Reading passage below:

AI Leader Rejects Universal Neural Network Takeover for Financial and Power Systems

"There are parts of the world's infrastructure that we want to have in something that's interpretable, and code is interpretable," declares Eiso Kant, the CTO of frontier AI company poolside.
End of Miles reports that Kant has significantly evolved his position since 2016 on whether neural networks will eventually replace all traditional software, directly challenging AI luminary Andrej Karpathy's influential "Software 2.0" vision.
Moving Away From "Everything Becomes a Model"
During his appearance on Machine Learning Street Talk, Kant openly acknowledged his shifting perspective: "My opinion over the years since 2016 has changed on this. I used to be of like Karpathy's quote in his 2016 blog—Software 2.0. Right? Where it's like, at some limit, everything just becomes a model. I think about it a little bit different today—no longer that extreme."
"I think that there are parts of the world's infrastructure that we want to have in something that's interpretable, and code is interpretable. It can be traced, it can be tested, it can be understood." Eiso Kant, CTO, poolside AI
The poolside executive specifically identified financial payment infrastructure, electrical grids, and railroad switching systems as examples of critical infrastructure that should remain implemented in traditional code rather than neural networks.
The Deterministic Advantage
Kant's distinction hinges on the fundamentally different nature of traditional code versus neural networks. While increasingly capable AI models could theoretically simulate entire software systems, the poolside CTO argues deterministic code offers critical advantages in specific domains.
"Code is operating in most cases of most software, not everything, on a CPU. And we have done an incredible job of optimizing the hell out of that evolution of hardware to be able to run deterministic code that can serve us to be valuable," Kant explained.
"Our financial payment infrastructure in the world probably wants that to be in code. Our electrical grid probably wants it to be in code. What's operating—I'm seeing the railroad out here—you know, the switches between trains probably in code." Eiso Kant
Compute Efficiency Still Matters
Beyond interpretability concerns, Kant grounded his position in practical economics. "There's lots of places where for a long time the models might not be even compute efficient enough—it might just be too expensive to have all of software in the world collapse into a model call," he noted.
This stance represents a significant pullback from the more extreme predictions that traditional software development would entirely disappear in favor of neural network approaches.
The tech leader suggested that cost profiles might eventually change enough to make neural networks viable for more applications, but maintained: "I still like to think that it will be cheaper for a capable model to build and maintain the Uber Eats app and have it run on CPU infrastructure as maintainable code to update it and change it than it will be to simulate the entire thing as a neural net."

End of Reading passage.
Provided material below:

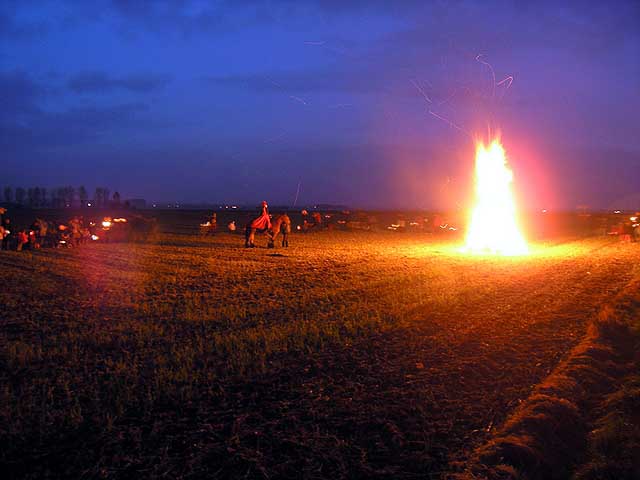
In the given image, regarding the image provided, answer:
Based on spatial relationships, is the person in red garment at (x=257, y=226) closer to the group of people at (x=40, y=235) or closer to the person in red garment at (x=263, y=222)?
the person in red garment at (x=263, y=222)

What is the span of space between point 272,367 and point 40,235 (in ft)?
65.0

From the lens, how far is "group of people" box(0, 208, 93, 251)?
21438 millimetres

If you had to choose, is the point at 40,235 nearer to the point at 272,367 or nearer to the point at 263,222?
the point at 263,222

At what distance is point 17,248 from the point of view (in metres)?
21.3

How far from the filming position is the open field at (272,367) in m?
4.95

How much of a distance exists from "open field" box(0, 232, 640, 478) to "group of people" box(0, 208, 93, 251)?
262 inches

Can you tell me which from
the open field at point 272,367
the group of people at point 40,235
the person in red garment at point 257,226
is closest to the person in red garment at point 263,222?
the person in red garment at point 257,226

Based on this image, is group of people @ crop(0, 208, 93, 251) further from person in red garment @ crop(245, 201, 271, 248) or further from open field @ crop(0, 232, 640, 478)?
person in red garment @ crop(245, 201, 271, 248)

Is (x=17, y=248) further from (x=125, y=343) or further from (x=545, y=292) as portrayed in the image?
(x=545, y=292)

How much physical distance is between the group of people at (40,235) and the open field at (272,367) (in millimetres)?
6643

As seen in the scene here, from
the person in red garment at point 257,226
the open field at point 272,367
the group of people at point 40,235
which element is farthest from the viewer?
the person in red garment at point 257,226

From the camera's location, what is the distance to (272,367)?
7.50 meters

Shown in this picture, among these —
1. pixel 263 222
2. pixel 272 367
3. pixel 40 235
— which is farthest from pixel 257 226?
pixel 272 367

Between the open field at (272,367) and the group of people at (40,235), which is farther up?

End of Provided material.
Provided material below:

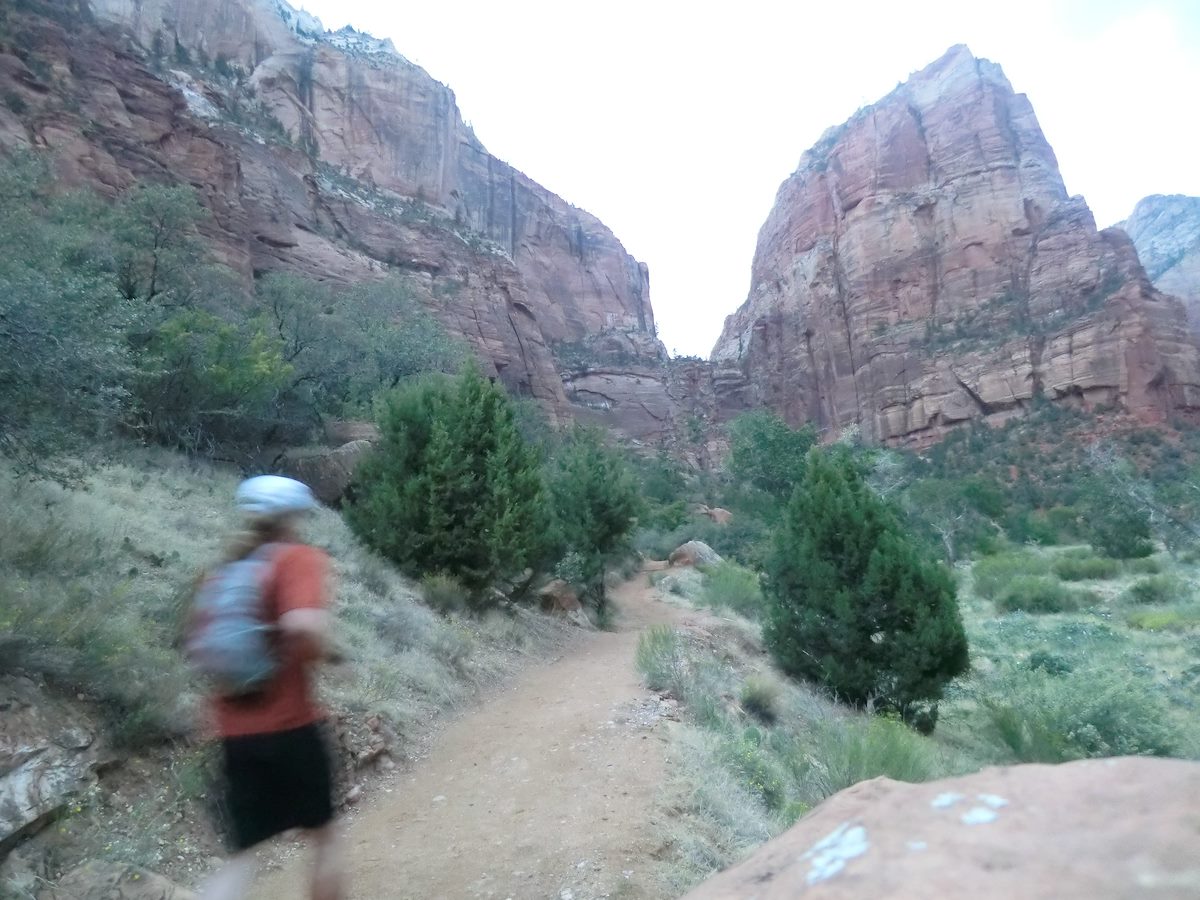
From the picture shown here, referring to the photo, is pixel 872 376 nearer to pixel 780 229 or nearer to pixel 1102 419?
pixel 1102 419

End of Provided material.

> [Action item]:
Decide whether each of these statements agrees with the article about Eiso Kant's views on code and neural networks, answering yes or no and quoting the article's words that settle it.
1. Kant says he once held the view in Karpathy's "Software 2.0" blog post.
2. Kant says most software code runs on GPUs.
3. Kant expects that simulating an app like Uber Eats as a neural net will be cheaper than keeping it as maintainable code.

> [Task result]:
1. Yes: "I used to be of like Karpathy's quote in his 2016 blog—Software 2.0."
2. No: "Code is operating in most cases of most software, not everything, on a CPU."
3. No: "it will be cheaper for a capable model to build and maintain the Uber Eats app and have it run on CPU infrastructure as maintainable code to update it and change it than it will be to simulate the entire thing as a neural net"